Cuando nada de esto funciona, los criminales suelen pedir perdón.
La primera declaración de Guzmán en las redes sociales se dio en 2019, cuando expresó en Instagram que le gustaría “disculparse por todas las acciones que se emprendieron”.
Para entonces, las narcodisculpas en voz pasiva eran ya casi tradicionales. En 2013, en un mensaje garabateado en una pancarta, los Caballeros Templarios pidieron “perdón” tras varios “comentarios y críticas” en Michoacán, territorio de donde son originarios. En 2015, después de numerosos enfrentamientos a tiros en Jalisco, el CJNG colgó docenas de pancartas por todo el estado, en las que tranquilizaban a la población diciendo que el “problema no es con ustedes”.
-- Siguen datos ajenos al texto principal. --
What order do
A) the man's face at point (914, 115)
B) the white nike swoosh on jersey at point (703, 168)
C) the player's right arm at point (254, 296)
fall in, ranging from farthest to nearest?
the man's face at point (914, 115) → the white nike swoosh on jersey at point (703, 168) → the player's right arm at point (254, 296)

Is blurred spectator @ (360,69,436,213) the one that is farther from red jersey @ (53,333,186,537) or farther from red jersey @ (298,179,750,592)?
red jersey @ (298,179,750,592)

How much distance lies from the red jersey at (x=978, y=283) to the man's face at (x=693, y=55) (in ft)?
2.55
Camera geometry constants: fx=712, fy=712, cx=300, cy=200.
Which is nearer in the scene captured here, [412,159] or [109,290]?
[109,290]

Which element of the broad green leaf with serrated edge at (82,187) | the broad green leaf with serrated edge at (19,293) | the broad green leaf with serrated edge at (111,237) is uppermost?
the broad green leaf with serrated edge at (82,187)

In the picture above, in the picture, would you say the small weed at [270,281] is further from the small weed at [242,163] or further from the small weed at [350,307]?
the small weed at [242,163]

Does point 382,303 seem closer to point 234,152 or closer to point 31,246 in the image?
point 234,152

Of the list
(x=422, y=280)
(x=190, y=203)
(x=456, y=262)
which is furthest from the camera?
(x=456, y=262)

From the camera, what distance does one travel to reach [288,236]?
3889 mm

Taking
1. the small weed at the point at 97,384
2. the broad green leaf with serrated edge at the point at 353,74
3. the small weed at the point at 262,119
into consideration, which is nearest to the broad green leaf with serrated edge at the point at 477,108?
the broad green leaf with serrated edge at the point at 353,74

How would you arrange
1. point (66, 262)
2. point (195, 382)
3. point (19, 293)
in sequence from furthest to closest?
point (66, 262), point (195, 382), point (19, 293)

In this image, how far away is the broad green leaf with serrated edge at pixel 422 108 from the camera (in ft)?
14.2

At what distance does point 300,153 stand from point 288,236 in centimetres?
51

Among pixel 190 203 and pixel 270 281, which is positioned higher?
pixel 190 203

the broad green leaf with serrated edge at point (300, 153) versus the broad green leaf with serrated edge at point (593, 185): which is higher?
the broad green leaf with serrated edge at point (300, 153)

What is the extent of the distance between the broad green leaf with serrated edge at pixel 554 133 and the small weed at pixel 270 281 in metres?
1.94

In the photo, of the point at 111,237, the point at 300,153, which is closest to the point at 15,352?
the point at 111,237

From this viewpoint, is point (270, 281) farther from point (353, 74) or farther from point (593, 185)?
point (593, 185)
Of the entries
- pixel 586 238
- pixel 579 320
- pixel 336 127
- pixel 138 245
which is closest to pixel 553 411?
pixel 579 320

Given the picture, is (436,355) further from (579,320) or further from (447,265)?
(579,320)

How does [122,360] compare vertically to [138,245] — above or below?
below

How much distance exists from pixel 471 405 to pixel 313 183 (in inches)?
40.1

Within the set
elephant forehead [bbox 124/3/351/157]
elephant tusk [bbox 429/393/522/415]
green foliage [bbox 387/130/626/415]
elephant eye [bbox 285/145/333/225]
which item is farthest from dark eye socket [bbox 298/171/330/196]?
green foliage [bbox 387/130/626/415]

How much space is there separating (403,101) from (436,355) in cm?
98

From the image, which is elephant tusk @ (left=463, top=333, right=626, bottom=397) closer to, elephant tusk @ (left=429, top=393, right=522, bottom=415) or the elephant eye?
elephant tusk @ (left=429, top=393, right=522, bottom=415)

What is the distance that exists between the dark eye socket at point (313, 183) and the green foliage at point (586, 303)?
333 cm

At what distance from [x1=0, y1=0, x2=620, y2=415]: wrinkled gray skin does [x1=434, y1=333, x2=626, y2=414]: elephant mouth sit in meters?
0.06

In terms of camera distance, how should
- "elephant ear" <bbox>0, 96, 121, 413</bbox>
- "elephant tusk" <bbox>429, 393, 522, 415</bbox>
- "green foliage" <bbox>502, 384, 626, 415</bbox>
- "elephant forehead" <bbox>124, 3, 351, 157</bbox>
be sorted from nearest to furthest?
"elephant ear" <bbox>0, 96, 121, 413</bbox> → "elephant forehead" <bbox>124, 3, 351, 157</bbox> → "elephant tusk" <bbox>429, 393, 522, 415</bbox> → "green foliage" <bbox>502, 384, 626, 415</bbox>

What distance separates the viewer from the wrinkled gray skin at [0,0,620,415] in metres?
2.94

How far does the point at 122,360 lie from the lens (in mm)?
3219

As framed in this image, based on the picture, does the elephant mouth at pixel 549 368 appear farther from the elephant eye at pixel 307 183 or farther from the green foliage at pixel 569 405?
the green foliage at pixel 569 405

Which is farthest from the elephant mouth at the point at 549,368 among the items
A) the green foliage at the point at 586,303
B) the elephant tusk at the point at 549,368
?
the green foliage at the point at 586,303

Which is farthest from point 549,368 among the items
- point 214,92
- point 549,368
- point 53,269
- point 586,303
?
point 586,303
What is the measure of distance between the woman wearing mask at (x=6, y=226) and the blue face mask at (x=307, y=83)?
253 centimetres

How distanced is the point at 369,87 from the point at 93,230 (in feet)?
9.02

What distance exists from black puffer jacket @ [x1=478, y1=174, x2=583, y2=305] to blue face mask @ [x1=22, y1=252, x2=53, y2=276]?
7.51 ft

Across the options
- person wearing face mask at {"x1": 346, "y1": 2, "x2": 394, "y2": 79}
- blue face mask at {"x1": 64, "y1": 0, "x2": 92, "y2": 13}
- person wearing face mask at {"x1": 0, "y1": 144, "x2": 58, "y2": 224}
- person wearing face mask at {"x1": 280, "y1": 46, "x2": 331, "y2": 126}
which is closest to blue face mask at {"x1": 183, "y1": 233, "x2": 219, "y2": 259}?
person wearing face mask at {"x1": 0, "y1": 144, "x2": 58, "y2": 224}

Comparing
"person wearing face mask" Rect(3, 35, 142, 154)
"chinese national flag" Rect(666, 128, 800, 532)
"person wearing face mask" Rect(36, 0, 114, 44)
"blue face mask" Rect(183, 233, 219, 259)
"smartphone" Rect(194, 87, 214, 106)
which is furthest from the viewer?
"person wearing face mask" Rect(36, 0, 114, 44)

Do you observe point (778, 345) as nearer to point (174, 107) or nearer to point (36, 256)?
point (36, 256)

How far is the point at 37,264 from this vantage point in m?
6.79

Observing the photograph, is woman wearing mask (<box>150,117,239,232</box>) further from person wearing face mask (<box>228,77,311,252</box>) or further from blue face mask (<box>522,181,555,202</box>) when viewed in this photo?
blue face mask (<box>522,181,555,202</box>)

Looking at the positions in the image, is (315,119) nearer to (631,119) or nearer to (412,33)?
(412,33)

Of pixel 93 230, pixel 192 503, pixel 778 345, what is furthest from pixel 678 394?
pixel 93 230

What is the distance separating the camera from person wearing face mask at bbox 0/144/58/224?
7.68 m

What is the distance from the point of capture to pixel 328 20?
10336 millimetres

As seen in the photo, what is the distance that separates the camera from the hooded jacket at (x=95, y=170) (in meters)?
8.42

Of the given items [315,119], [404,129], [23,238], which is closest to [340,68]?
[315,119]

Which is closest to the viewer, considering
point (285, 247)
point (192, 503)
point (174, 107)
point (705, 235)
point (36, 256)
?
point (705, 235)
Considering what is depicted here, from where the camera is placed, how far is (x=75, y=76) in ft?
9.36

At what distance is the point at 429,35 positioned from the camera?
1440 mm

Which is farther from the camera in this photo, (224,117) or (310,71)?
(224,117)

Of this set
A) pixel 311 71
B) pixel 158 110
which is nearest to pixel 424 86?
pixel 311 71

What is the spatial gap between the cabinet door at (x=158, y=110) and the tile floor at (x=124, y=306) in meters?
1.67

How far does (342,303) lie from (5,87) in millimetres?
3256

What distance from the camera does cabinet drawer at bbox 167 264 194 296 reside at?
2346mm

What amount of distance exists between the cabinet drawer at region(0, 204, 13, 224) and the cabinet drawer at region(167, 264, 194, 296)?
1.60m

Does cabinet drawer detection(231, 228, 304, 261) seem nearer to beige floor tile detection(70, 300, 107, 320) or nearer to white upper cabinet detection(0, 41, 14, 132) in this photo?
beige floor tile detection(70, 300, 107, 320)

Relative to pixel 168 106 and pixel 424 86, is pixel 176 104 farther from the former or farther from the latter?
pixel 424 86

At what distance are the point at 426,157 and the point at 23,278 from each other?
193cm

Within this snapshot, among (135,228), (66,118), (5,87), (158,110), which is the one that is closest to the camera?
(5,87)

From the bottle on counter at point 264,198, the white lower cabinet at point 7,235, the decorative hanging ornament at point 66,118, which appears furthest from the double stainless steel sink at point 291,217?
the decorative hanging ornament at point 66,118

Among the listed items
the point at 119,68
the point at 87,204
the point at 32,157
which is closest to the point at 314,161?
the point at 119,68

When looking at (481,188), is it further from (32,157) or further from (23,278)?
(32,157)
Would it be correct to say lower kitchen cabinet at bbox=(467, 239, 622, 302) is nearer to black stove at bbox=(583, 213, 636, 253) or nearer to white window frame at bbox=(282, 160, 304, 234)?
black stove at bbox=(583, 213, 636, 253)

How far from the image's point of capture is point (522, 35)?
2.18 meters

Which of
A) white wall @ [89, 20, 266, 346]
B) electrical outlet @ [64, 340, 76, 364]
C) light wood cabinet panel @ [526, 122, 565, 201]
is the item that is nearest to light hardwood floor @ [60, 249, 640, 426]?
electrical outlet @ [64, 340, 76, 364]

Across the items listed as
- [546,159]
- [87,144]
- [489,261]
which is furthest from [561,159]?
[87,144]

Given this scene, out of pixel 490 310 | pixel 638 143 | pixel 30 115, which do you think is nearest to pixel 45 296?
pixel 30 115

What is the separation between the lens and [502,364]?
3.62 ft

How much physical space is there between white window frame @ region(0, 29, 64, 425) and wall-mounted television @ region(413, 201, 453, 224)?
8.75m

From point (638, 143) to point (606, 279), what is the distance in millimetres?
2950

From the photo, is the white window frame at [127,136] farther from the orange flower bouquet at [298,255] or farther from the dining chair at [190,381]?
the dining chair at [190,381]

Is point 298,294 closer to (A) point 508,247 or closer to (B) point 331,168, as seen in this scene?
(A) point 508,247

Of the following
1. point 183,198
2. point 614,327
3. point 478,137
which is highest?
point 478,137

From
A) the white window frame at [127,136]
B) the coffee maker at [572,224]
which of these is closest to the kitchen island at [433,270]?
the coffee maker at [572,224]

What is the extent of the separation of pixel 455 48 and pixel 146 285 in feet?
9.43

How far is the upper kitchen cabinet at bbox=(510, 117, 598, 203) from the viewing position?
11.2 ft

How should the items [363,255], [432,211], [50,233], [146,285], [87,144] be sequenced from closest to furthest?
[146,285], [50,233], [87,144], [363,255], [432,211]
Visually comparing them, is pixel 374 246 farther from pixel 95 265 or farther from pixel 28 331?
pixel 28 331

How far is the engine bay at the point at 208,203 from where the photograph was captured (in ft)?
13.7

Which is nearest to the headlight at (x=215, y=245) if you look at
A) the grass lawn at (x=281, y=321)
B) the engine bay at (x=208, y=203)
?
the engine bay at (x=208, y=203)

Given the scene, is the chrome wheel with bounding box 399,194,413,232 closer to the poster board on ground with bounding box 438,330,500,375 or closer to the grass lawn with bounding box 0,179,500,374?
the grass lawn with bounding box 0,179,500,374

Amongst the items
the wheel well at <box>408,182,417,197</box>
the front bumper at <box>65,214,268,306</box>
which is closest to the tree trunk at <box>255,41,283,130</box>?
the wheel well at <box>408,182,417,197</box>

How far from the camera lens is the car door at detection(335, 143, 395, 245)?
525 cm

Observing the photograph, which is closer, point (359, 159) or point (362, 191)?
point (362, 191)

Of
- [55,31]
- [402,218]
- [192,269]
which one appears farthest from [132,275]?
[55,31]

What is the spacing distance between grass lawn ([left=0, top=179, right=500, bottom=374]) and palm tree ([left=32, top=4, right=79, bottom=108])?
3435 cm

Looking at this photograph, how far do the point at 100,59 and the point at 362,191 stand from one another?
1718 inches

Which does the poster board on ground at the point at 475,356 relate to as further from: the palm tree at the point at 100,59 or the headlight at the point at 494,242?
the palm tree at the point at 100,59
Y en 2016, mientras hablaba con un reportero, Rafael Caro Quintero, conocido narcotraficante que hasta hace poco era el fugitivo más buscado de México, pidió perdón a la “sociedad de México por todos los errores que cometí”, así como a la familia del agente de la Administración para el Control de Drogas (DEA) asesinado, homicidio por el que fue condenado a 40 años en una prisión mexicana.
No está claro cómo encajan estas disculpas en el plan de “abrazos, no balazos” propuesto por AMLO. Durante su campaña, planteó la idea de una “amnistía” para los narcos, “siempre y cuando se cuente con el apoyo de las víctimas, los familiares de las víctimas”.
Pero después de ser elegido, aparte de una referencia a la posibilidad de conmutar las sentencias de los prisioneros mayores de 65 años que habían sido torturados, ha enmascarado su idea del perdón con términos vagos y cuasi religiosos. Como Presidente, tampoco ha aclarado públicamente si está hablando de perdón judicial en forma de amnistía o indultos para los narcos; perdón religioso en forma de absolución sacerdotal o pastoral, o narcoperdón como el que Guzmán y Caro Quintero parecen estar pidiendo.
A muchos mexicanos quizá les da igual. Además de ciertos sectores de la jerarquía católica, las organizaciones de víctimas han rechazado esta estrategia blanda; de hecho, una destacada representante de las víctimas de la narcoviolencia lo resume muy bien cuando dice que no aceptarían “ni perdón ni olvido” en su lucha por obtener justicia.
Días después de la publicación del editorial de la Arquidiócesis, parecía que las dos partes tendrían un acercamiento, luego de que la Conferencia del Episcopado Mexicano emitió un mensaje en el que pedía “unirnos para pedir por la paz”. AMLO, en una de sus conferencias de prensa matutinas, dijo que “apoyaba” dicho llamado, pero no se comprometió con ninguna acción en concreto.
Así, las cosas parecen estar claras: el perdón no provendrá fácilmente de una sociedad desangrada y maltratada durante años de conflicto, ni siquiera de una institución que se basa en esa misma premisa.